Buna göre mahkemece; taraflara, tahsis edilen taşınmaza yakın bölgelerden ve ifanın imkânsız hale geldiği tarihe yakın zaman içinde yapılan benzer yüzölçümlü satışları ve aynı proje nedeniyle aynı mevkide bulunan taşınmazlara ilişkin olarak açılan ve Yargıtay incelemesinden geçen kesinleşen dava dosyalarını bildirmeleri için imkan tanınması, bu emsallere göre tahsis edilen taşınmaza değer biçilmesi için yeniden oluşturulacak bilirkişi kurulu eşliğinde keşif yapılmak suretiyle denetime imkân veren bilimsel verileri içeren rapor alınması ve ulaşılacak sonuca göre bir karar verilmesi gerekirken, yanılgılı değerlendirme ile yazılı şekilde hüküm tesisi usul ve kanuna aykırı olup bozmayı gerektirmiştir..." denilmiştir.
3. Değerlendirme
1. 6100 sayılı Hukuk Muhakemeleri Kanununun "Terditli dava" başlıklı 111'... maddesinde düzenlenen biçimde terditli dava açılabilir.
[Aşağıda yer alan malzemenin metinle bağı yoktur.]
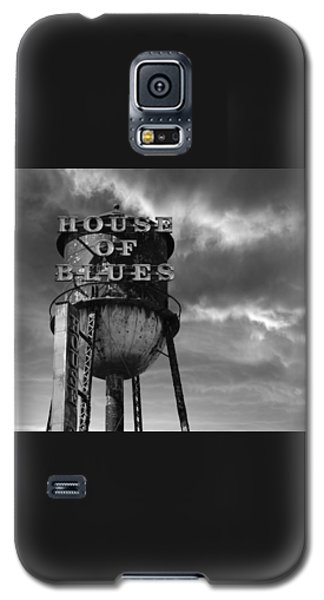 Galaxy S5 Case featuring the photograph House Of Blues B/w by Laura Fasulo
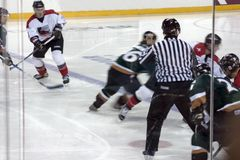 比赛曲棍球冰 免版税库存图片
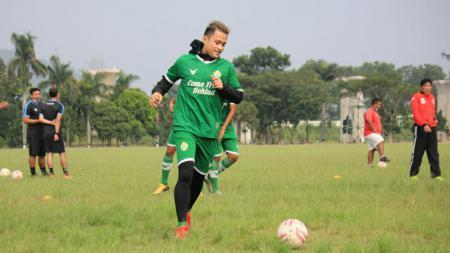 Gelandang PSKC Cimahi, Muhammad Agung Pribadi saat berlatih di Lapangan Brigif, Kota Cimahi. - INDOSPORT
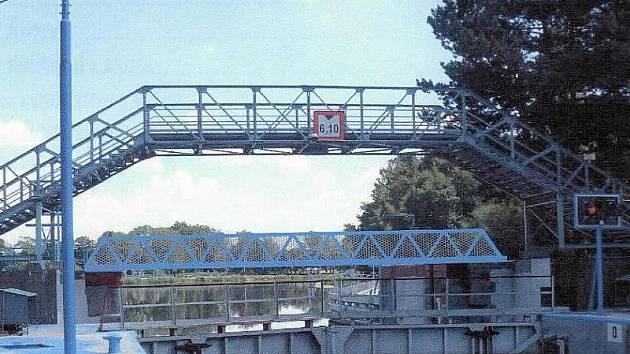 Studie bezbariérové lávky přes plavební komoru v Nymburce.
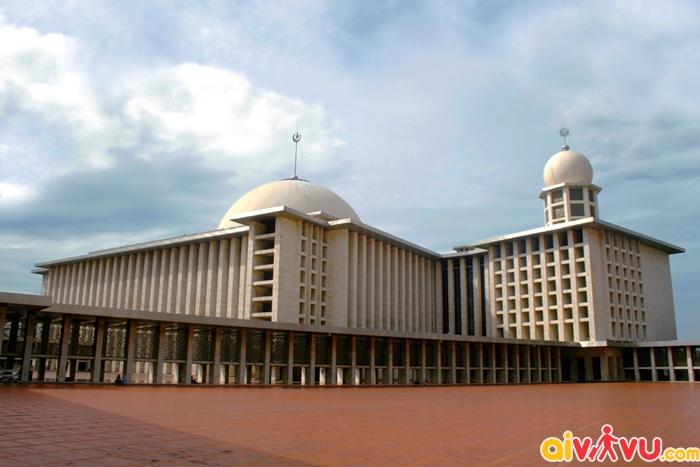 Nhà thờ Hồi giáo Istiqlal là nhà thờ lớn nhất Đông Nam Á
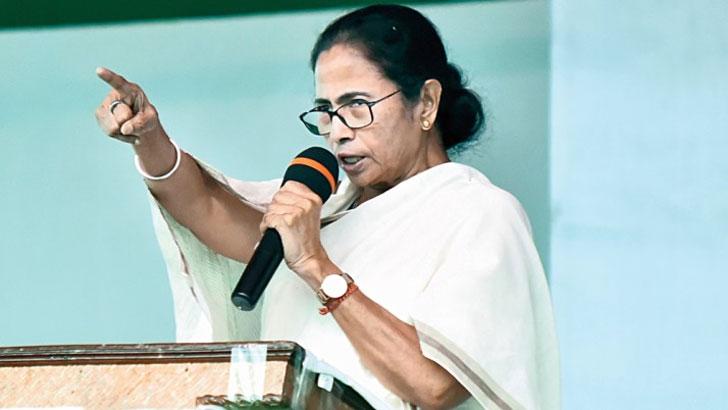 'দিল্লি থেকে নজর সরাতেই ভারতে করোনা আতঙ্ক'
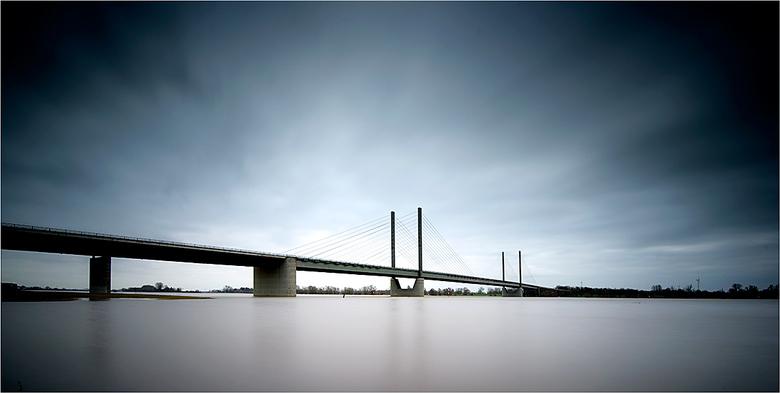 Hoog water #355 - Hoog water in 2020 in de Rijn onder de Rheinbrücke van Rees (Duitsland).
Terditli davalarda aynı davalıya karşı birden fazla talep, aralarında bir aslilik ferilik ilişkisi kurmak suretiyle aynı dava dilekçesinde ileri sürülebilir. Ancak bu talepler arasında hukuki bağlantının bulunması şarttır. Öte yandan, anılan Kanun'un 111 ... maddesinin 2 nci fıkrasında belirtildiği üzere davacının asli talebinin esastan reddine karar verilmedikçe, feri talebi incelenemez ve hükme bağlanamaz.
2. Davacı, davalı idareye güvenerek arsa verileceği inancı ile arsa bedeli olarak 6.250.000,00 ETL (6,25 TL) ödediği halde, taahhüt edilen arsanın verilmediğini ileri sürerek, zararın tazminini istemiş ve terditli olarak dava açmıştır. Mahkemece davacının asli talebinin esastan reddine karar verilmedikçe, feri talebi incelenemez ve hükme bağlanamaz. Bu durumda davacı; ilk talebi olan, taşınmazın ifasının imkansız hale geldiği, yani projenin iptal edildiği tarihteki arsanın ikame değerini isteyebilir. Mahkemece yanlış değerlendirme ile, alınan bilirkişi raporu doğrultusunda, davacının farklı tarihlerde ödediği bedelin dava tarihindeki ulaştığı alım gücünün belirlenerek yazılı şekilde bu bedele hükmedilmesi yerinde değildir.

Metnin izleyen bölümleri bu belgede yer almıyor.